-- Bereitgestellte Daten --
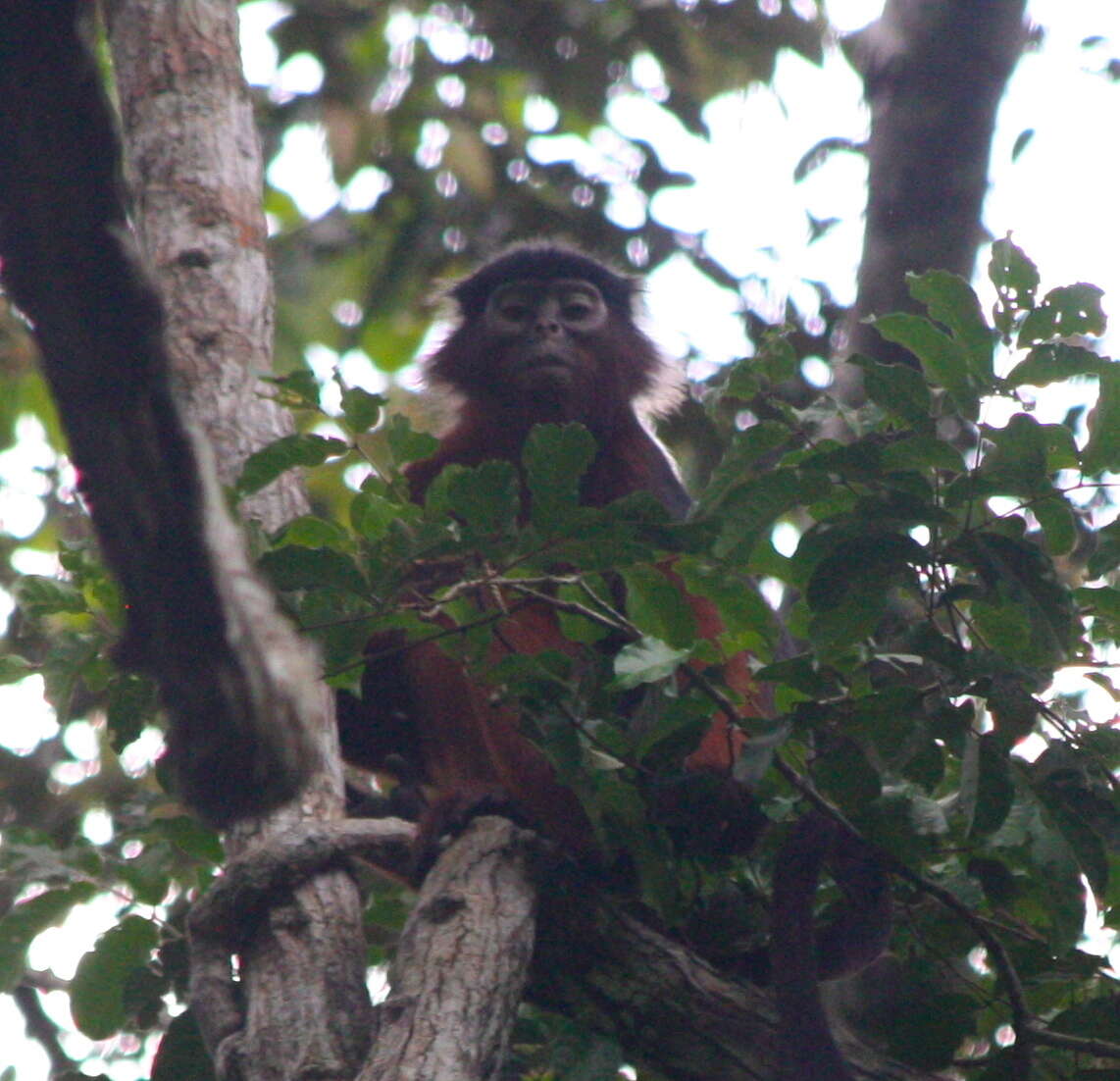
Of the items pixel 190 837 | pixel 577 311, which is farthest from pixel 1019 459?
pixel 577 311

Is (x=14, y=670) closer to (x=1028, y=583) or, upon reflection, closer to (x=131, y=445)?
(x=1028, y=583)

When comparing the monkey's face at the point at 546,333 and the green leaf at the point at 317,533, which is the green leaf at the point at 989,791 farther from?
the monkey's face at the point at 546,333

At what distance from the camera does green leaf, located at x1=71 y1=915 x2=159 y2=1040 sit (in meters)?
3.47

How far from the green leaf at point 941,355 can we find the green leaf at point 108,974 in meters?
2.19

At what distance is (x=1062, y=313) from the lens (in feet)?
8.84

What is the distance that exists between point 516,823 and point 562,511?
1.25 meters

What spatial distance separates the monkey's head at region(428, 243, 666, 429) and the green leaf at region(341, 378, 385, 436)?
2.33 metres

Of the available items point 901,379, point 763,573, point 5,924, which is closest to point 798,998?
...
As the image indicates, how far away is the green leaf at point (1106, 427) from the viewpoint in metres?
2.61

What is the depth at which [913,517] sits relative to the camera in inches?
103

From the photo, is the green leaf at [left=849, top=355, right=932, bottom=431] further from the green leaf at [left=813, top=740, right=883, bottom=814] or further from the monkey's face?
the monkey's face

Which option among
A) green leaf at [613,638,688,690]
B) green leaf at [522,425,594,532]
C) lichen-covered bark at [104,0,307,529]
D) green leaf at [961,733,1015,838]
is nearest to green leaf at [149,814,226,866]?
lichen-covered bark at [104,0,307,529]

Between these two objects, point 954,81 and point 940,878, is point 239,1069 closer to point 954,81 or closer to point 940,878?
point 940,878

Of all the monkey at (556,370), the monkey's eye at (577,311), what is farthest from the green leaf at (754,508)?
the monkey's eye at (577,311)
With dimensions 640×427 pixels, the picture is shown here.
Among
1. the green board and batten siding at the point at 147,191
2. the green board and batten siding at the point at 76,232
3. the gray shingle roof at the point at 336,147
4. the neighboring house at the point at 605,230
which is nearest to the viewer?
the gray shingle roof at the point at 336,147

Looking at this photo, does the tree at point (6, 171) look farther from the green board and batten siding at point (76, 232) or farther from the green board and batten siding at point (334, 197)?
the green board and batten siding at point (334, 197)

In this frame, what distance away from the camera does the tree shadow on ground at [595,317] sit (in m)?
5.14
==
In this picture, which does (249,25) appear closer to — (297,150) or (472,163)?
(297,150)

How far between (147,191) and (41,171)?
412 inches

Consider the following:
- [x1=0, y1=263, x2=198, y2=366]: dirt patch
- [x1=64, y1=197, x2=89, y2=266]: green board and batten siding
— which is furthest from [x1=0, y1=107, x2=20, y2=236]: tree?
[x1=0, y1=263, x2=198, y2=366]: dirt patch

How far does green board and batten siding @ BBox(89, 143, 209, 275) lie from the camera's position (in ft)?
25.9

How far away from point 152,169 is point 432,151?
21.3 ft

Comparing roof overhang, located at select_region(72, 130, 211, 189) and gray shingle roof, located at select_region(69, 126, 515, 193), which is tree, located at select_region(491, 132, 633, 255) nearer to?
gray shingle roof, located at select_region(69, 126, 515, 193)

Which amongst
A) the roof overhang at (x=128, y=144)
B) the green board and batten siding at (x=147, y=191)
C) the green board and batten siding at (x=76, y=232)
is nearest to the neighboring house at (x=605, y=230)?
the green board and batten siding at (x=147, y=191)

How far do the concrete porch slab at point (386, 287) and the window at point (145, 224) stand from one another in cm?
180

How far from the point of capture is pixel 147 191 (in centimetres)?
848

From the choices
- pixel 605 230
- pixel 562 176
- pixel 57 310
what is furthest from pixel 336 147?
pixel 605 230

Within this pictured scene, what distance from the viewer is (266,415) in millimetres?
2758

-- Aufgabenstellung --
Wandle die Zeilen der Datensätze von der Zeile mit „Of the items“ bis einschließlich der Zeile mit „Of the available“ in eine nummerierte Liste um und lass dabei Leerzeilen weg.

-- Ergebnis --
1. Of the items pixel 190 837 | pixel 577 311, which is farthest from pixel 1019 459?
2. pixel 577 311
3. Is (x=14, y=670) closer to (x=1028, y=583) or, upon reflection, closer to (x=131, y=445)?
4. (x=1028, y=583)
5. When comparing the monkey's face at the point at 546,333 and the green leaf at the point at 317,533, which is the green leaf at the point at 989,791 farther from?
6. the monkey's face at the point at 546,333
7. At what distance from the camera does green leaf, located at x1=71 y1=915 x2=159 y2=1040 sit (in meters)?
8. 3.47
9. How far from the green leaf at point 941,355 can we find the green leaf at point 108,974 in meters?
10. 2.19
11. At what distance is (x=1062, y=313) from the lens (in feet)?
12. 8.84
13. What is the distance that exists between point 516,823 and point 562,511?
14. 1.25 meters
15. What spatial distance separates the monkey's head at region(428, 243, 666, 429) and the green leaf at region(341, 378, 385, 436)?
16. 2.33 metres
17. Of the available items point 901,379, point 763,573, point 5,924, which is closest to point 798,998?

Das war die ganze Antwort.